◆ **AIM**
Please rewrite the stretch of the records from the line containing "How far is pixel 245" through the end of the records as a JSON list of strings, one string per line, leaving out blank lines.
»»
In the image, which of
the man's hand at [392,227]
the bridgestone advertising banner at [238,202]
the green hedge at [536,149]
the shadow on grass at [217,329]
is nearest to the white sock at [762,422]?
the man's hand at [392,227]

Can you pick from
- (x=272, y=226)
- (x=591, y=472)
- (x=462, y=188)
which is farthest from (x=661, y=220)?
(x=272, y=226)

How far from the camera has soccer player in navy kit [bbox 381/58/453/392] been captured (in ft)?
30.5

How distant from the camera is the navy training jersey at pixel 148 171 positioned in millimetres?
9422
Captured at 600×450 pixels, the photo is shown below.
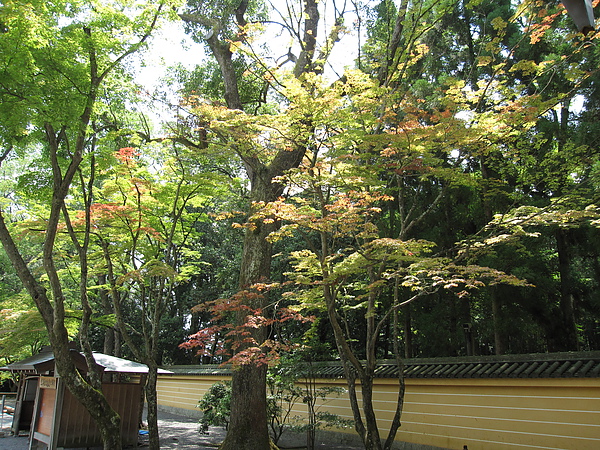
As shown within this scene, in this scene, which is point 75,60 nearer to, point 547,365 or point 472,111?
point 472,111

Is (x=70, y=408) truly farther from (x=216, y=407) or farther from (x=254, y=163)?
→ (x=254, y=163)

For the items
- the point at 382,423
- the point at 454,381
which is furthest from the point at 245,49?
the point at 382,423

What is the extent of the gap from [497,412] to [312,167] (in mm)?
4544

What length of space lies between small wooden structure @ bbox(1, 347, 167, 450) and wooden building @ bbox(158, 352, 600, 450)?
13.8 ft

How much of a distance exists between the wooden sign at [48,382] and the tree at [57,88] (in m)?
1.37

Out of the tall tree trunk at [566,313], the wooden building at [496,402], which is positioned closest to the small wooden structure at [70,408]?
the wooden building at [496,402]

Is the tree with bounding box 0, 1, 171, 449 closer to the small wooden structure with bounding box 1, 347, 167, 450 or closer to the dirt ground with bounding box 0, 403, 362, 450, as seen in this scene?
the small wooden structure with bounding box 1, 347, 167, 450

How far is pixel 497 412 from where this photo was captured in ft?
21.5

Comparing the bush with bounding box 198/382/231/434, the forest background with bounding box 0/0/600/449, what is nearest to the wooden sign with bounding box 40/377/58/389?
the forest background with bounding box 0/0/600/449

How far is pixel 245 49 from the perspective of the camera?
6.68 meters

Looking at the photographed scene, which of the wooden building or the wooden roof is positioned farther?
the wooden roof

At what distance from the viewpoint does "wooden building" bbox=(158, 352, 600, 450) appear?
5648mm

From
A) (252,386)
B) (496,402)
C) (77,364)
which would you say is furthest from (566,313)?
(77,364)

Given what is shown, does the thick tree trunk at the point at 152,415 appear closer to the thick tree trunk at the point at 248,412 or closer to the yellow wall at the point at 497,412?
««
◆ **REPLY TO THE EXERCISE**
[
  "How far is pixel 245 49 from the perspective of the camera?",
  "6.68 meters",
  "Looking at the photographed scene, which of the wooden building or the wooden roof is positioned farther?",
  "the wooden roof",
  "At what distance from the viewpoint does \"wooden building\" bbox=(158, 352, 600, 450) appear?",
  "5648mm",
  "From",
  "A) (252,386)",
  "B) (496,402)",
  "C) (77,364)",
  "which would you say is furthest from (566,313)?",
  "(77,364)",
  "Given what is shown, does the thick tree trunk at the point at 152,415 appear closer to the thick tree trunk at the point at 248,412 or closer to the yellow wall at the point at 497,412?"
]